::: Rows

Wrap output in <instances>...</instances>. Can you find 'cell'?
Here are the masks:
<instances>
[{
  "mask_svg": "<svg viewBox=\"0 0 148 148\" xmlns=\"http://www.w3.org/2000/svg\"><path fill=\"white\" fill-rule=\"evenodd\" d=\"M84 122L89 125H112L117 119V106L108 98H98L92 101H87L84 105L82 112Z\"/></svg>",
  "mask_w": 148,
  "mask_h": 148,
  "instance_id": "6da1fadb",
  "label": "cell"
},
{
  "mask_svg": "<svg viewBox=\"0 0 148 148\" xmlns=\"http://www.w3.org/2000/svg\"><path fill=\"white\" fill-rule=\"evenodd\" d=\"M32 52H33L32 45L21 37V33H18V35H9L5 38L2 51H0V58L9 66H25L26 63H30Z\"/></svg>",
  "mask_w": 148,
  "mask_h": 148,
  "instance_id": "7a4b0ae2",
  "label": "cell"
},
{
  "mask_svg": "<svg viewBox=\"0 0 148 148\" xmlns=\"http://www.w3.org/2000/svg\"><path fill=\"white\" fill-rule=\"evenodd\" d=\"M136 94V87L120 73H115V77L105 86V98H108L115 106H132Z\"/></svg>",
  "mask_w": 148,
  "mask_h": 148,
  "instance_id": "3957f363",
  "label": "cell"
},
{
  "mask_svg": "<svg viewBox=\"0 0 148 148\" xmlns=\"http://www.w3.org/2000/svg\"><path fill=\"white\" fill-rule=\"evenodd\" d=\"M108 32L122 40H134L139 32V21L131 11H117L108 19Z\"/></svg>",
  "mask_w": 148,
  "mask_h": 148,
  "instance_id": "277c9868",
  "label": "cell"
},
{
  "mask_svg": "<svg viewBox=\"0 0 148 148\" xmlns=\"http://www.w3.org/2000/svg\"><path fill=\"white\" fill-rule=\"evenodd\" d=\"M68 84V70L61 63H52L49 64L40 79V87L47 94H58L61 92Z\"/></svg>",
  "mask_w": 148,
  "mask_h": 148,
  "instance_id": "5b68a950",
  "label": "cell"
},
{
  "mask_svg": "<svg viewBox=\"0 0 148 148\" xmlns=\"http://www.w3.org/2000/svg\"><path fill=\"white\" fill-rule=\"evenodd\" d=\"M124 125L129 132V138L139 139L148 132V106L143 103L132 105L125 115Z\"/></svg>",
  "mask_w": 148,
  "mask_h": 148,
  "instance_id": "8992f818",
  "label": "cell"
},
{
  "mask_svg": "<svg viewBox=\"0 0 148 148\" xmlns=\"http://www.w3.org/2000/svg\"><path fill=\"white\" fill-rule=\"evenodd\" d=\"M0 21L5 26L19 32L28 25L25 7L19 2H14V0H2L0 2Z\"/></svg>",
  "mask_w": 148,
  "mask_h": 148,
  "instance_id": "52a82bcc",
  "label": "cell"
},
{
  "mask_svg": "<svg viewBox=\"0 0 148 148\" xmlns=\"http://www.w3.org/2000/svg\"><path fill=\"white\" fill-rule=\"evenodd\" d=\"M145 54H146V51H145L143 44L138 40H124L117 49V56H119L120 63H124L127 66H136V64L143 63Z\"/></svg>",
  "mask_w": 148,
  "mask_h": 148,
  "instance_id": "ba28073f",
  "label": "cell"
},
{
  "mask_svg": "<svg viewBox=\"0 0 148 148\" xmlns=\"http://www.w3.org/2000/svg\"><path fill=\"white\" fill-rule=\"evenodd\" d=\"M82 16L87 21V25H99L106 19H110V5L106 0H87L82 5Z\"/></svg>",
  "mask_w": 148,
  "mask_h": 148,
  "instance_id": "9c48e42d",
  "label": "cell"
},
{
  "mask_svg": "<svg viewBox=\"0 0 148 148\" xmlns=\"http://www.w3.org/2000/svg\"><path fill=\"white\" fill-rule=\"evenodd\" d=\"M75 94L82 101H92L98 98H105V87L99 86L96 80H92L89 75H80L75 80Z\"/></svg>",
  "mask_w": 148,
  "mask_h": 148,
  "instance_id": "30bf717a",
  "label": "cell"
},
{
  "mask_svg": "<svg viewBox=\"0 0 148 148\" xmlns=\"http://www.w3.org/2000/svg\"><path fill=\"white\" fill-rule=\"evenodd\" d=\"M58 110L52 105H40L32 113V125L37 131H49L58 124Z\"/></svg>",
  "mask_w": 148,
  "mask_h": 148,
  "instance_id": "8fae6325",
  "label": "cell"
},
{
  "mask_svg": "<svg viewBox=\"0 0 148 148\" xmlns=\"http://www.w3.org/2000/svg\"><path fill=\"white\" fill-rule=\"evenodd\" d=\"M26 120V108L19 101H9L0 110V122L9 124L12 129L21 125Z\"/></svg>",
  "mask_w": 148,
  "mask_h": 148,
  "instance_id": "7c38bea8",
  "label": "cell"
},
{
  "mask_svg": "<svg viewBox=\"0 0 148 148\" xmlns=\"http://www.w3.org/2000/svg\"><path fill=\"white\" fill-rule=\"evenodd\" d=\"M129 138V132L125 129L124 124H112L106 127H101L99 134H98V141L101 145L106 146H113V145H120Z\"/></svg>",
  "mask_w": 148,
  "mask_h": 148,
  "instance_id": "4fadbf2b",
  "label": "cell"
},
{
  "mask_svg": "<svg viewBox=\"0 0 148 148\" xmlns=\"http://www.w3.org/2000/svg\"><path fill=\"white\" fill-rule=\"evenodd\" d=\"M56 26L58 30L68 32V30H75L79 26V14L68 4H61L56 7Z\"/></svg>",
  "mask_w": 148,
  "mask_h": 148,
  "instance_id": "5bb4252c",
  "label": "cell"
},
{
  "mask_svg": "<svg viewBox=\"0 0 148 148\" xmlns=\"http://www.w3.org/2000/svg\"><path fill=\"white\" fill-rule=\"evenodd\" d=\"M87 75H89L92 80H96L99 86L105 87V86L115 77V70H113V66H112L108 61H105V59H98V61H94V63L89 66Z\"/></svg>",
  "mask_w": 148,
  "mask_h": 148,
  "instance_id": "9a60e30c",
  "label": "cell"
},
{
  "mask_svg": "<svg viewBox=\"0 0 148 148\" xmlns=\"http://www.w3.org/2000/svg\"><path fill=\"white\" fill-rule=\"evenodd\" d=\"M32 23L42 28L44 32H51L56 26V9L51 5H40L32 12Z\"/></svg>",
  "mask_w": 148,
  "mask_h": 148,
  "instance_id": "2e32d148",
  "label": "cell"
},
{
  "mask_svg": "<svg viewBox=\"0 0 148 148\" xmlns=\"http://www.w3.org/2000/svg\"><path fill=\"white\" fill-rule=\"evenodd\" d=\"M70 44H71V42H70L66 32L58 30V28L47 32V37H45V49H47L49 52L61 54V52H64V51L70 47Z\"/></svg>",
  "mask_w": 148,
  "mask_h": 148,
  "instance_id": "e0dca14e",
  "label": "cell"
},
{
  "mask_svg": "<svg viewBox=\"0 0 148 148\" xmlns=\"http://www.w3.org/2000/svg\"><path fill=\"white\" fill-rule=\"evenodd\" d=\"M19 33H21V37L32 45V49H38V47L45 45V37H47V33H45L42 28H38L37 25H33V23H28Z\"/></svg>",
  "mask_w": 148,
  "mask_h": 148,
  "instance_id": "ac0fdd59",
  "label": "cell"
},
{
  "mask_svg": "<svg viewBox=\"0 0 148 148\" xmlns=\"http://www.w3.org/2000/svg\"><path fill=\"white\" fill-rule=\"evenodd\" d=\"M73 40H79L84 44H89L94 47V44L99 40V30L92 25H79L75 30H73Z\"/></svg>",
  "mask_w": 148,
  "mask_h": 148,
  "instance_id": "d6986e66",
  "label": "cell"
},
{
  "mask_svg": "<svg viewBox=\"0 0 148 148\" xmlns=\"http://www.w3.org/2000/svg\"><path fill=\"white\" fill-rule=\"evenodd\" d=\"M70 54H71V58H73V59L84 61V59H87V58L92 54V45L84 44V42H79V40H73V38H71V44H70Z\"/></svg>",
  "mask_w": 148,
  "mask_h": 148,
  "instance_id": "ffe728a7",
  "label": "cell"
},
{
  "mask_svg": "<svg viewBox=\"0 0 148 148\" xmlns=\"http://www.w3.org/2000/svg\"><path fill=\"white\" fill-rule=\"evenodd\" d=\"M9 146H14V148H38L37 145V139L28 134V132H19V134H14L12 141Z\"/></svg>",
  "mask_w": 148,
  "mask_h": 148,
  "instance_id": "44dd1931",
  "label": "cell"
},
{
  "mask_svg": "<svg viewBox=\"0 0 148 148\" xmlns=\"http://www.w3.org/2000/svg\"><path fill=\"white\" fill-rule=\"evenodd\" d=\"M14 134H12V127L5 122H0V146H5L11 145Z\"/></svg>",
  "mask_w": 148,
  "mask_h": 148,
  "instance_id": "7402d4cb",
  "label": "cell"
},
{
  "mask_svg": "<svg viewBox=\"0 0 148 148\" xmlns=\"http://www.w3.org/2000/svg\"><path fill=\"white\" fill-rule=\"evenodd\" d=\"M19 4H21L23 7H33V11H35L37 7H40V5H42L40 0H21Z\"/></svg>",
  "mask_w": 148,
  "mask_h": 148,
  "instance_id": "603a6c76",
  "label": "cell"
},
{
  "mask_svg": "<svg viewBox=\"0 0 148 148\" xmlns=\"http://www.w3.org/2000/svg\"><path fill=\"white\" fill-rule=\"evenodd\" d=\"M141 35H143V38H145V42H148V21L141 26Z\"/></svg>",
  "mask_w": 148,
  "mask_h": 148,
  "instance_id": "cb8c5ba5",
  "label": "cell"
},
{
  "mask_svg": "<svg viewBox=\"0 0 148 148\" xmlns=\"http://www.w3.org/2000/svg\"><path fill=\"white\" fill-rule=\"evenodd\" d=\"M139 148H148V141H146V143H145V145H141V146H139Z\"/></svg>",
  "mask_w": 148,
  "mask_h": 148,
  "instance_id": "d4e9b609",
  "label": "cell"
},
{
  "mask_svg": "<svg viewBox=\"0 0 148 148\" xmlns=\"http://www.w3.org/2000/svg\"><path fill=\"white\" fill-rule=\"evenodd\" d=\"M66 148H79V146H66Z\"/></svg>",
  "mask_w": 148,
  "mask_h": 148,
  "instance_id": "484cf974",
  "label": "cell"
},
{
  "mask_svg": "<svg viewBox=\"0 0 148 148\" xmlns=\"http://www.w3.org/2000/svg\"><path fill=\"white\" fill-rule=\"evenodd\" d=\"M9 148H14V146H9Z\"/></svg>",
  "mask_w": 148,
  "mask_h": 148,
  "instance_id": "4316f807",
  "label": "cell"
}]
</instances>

::::::

→ Short task
Express the items from their first line through the line containing "84V70L61 63H52L49 64L40" as a Markdown table with the columns Row and Line, giving each line its row number and skipping any blank lines.

→ Answer for the task
| Row | Line |
|---|---|
| 1 | Wrap output in <instances>...</instances>. Can you find 'cell'? |
| 2 | Here are the masks: |
| 3 | <instances> |
| 4 | [{ |
| 5 |   "mask_svg": "<svg viewBox=\"0 0 148 148\" xmlns=\"http://www.w3.org/2000/svg\"><path fill=\"white\" fill-rule=\"evenodd\" d=\"M84 122L89 125H112L117 119V106L108 98H98L92 101H87L84 105L82 112Z\"/></svg>", |
| 6 |   "mask_w": 148, |
| 7 |   "mask_h": 148, |
| 8 |   "instance_id": "6da1fadb", |
| 9 |   "label": "cell" |
| 10 | }, |
| 11 | { |
| 12 |   "mask_svg": "<svg viewBox=\"0 0 148 148\" xmlns=\"http://www.w3.org/2000/svg\"><path fill=\"white\" fill-rule=\"evenodd\" d=\"M32 52H33L32 45L21 37V33H18V35H9L5 38L2 51H0V58L9 66H25L26 63H30Z\"/></svg>", |
| 13 |   "mask_w": 148, |
| 14 |   "mask_h": 148, |
| 15 |   "instance_id": "7a4b0ae2", |
| 16 |   "label": "cell" |
| 17 | }, |
| 18 | { |
| 19 |   "mask_svg": "<svg viewBox=\"0 0 148 148\" xmlns=\"http://www.w3.org/2000/svg\"><path fill=\"white\" fill-rule=\"evenodd\" d=\"M136 94V87L120 73H115V77L105 86V98H108L115 106H132Z\"/></svg>", |
| 20 |   "mask_w": 148, |
| 21 |   "mask_h": 148, |
| 22 |   "instance_id": "3957f363", |
| 23 |   "label": "cell" |
| 24 | }, |
| 25 | { |
| 26 |   "mask_svg": "<svg viewBox=\"0 0 148 148\" xmlns=\"http://www.w3.org/2000/svg\"><path fill=\"white\" fill-rule=\"evenodd\" d=\"M108 32L122 40H134L139 32V21L131 11H117L108 19Z\"/></svg>", |
| 27 |   "mask_w": 148, |
| 28 |   "mask_h": 148, |
| 29 |   "instance_id": "277c9868", |
| 30 |   "label": "cell" |
| 31 | }, |
| 32 | { |
| 33 |   "mask_svg": "<svg viewBox=\"0 0 148 148\" xmlns=\"http://www.w3.org/2000/svg\"><path fill=\"white\" fill-rule=\"evenodd\" d=\"M68 84V70L61 63H52L49 64L40 79V87L47 94H58L61 92Z\"/></svg>", |